**Provided records:**
<<<<
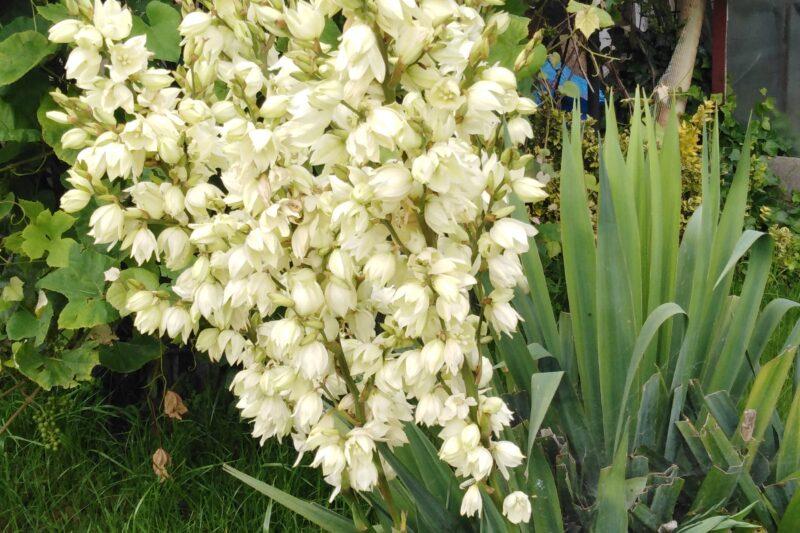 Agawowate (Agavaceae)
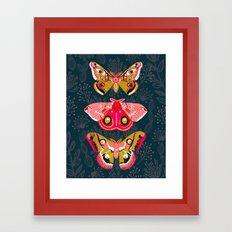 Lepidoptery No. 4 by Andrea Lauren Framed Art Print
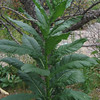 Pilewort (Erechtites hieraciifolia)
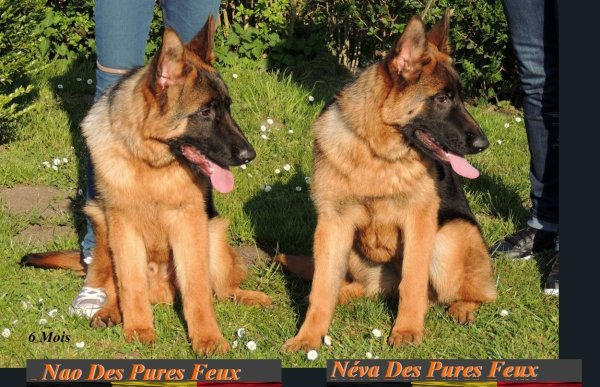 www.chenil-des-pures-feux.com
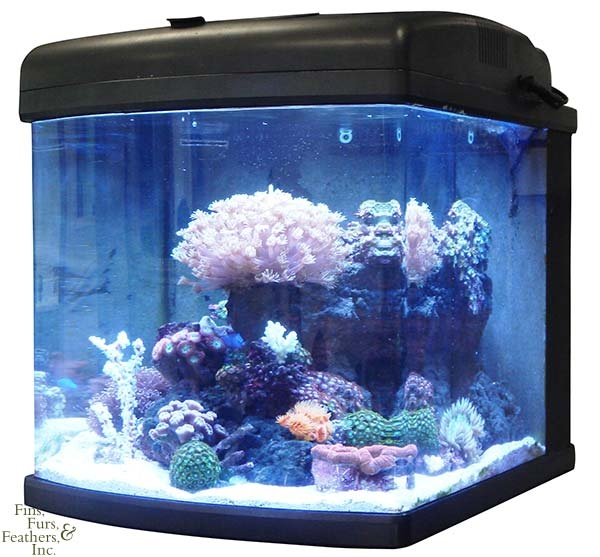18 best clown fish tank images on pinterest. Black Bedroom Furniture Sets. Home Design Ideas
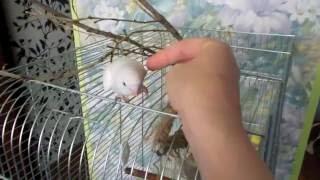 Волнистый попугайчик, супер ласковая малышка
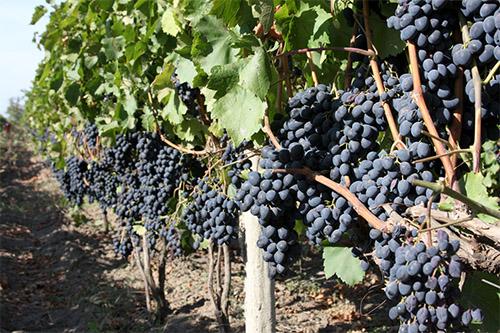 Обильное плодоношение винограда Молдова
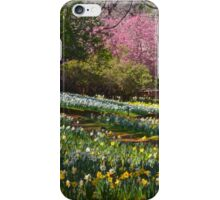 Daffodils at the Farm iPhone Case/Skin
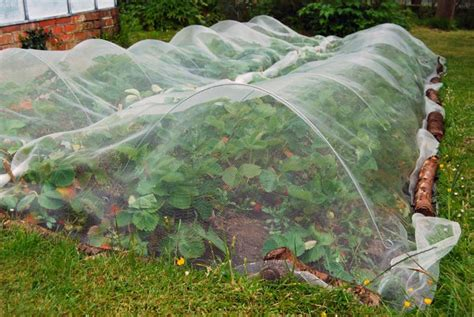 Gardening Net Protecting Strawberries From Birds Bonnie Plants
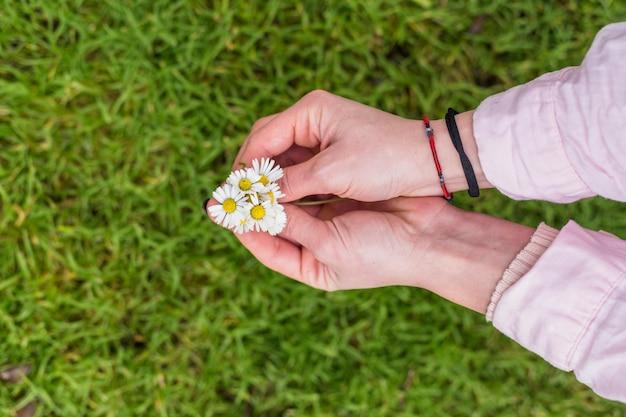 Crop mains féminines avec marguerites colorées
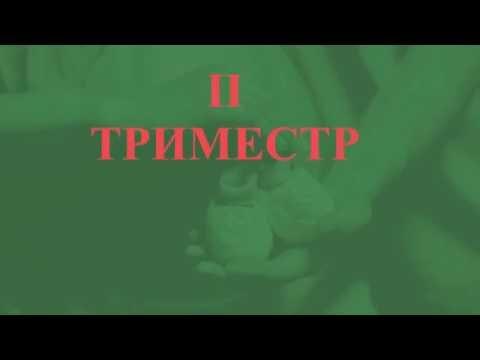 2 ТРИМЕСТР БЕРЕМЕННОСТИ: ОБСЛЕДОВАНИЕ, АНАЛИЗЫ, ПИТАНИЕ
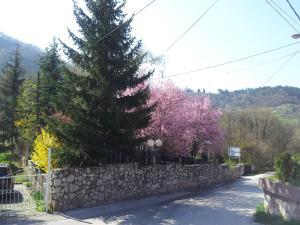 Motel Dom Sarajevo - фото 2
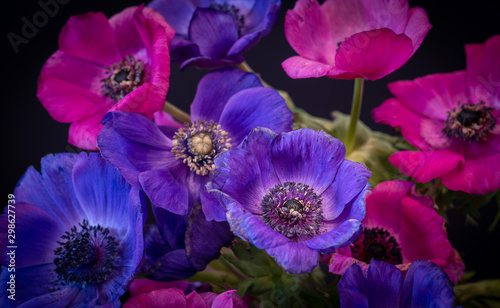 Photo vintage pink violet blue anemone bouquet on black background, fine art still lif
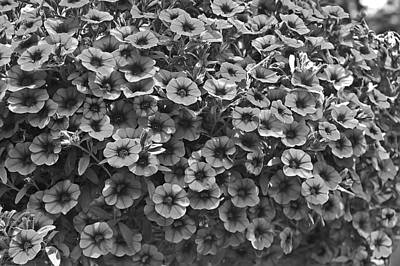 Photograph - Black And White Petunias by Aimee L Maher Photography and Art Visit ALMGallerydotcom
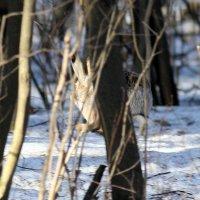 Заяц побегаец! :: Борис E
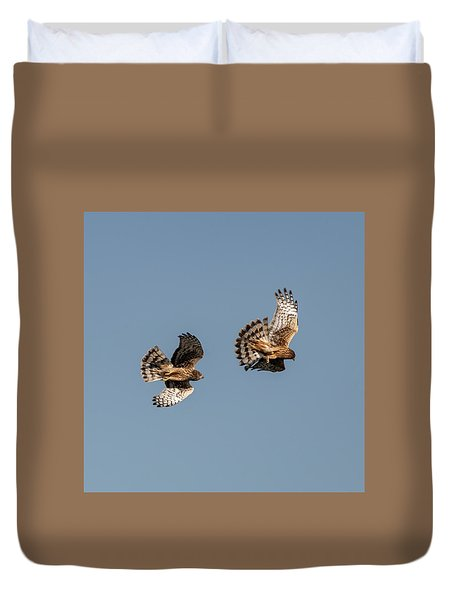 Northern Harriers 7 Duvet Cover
>>>>
<<<<
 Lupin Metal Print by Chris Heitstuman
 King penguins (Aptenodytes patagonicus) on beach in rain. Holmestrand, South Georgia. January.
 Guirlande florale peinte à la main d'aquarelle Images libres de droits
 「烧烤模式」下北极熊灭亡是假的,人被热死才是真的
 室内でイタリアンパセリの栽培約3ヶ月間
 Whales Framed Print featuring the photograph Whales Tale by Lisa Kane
>>>>
**Task:** Copy out the range of lines above starting at the line with "Guirlande florale peinte" and ending at the line with "Whales Framed Print", exactly and including both.

**Reply:**
 Guirlande florale peinte à la main d'aquarelle Images libres de droits
 「烧烤模式」下北极熊灭亡是假的,人被热死才是真的
 室内でイタリアンパセリの栽培約3ヶ月間
 Whales Framed Print featuring the photograph Whales Tale by Lisa Kane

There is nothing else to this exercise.